Author: Elizabeth Myers Toman

Publisher:

Published: 2004

Total Pages: 156

ISBN-13:

The management of existing forest road systems is an issue of growing importance and public debate. Roads can alter the hydrologic processes in a watershed especially at stream crossing culverts where road ditches channel runoff directly into the stream. The objective of this study was to determine how surface runoff from roads augments natural stream flow at stream crossing culverts. This study took place within an 824 ha watershed in the foothills of the Oregon Coast Range approximately three miles west of Corvallis, Oregon. Sixteen stream crossing culverts were selected for study. Discharge was measured from October 2002 through May 2003 at each stream and at the adjoining ditch(es). Hydrographs for both stream flow and ditch flow were analyzed for five storms that occurred during the winter 2002-2003. The interaction of the road with subsurface flow from the hillslope caused the hydrology of the road segment to be classified as either "intermittent" or "ephemeral." Peak flow and total runoff at the stream crossing culverts was compared with the magnitude and timing of peak flow and total runoff in the adjoining ditch(es).
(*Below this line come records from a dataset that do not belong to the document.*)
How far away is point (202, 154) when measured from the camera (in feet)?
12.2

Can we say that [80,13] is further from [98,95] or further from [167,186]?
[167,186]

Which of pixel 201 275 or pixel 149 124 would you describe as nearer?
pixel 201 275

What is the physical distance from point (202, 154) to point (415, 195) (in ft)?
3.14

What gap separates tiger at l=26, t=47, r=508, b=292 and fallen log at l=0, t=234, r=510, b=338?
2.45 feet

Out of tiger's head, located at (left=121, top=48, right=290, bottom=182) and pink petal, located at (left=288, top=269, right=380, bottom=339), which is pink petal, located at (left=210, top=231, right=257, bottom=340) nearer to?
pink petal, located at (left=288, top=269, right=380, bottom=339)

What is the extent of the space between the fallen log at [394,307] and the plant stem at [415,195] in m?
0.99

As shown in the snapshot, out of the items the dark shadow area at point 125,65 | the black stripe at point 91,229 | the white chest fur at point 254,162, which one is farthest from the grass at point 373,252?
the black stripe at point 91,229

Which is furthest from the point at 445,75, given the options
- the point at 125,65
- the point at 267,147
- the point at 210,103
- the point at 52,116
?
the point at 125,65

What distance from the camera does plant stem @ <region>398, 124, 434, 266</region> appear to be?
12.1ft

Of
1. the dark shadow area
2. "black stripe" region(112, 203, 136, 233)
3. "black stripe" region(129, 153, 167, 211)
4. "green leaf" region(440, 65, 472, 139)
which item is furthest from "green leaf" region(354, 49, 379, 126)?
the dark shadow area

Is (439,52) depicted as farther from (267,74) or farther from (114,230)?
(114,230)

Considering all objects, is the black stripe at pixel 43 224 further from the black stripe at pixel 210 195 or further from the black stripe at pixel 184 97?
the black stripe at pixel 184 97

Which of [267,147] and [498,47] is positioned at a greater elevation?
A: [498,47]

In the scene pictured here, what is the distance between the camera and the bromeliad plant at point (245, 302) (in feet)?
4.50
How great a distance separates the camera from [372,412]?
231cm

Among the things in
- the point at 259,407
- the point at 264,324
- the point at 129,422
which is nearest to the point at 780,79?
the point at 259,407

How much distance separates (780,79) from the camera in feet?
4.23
Forest roads were found to alter the flow paths of water through the Oak Creek watershed. The road altered storm runoff and peak flow at the stream crossing culverts seventy-four times out of seventy-eight opportunities during five storms. The amount of the change depended primarily on whether or not the road cutslope intercepted subsurface flow. Contributions of intercepted subsurface runoff to the stream were greater than contributions of surface runoff by an order of magnitude. In the Oak Creek watershed, 56 percent of the road cutslopes adjacent to streams intercepted subsurface flow. Intercepted subsurface flow was more connected in time to stream flow than surface runoff. Ditch flow, on average, contributed the most volume on the rising limb of the stream hydrograph at the culvert. Flow responses at individual culvert locations were highly variable and could not be predicted using traditional topographic variables.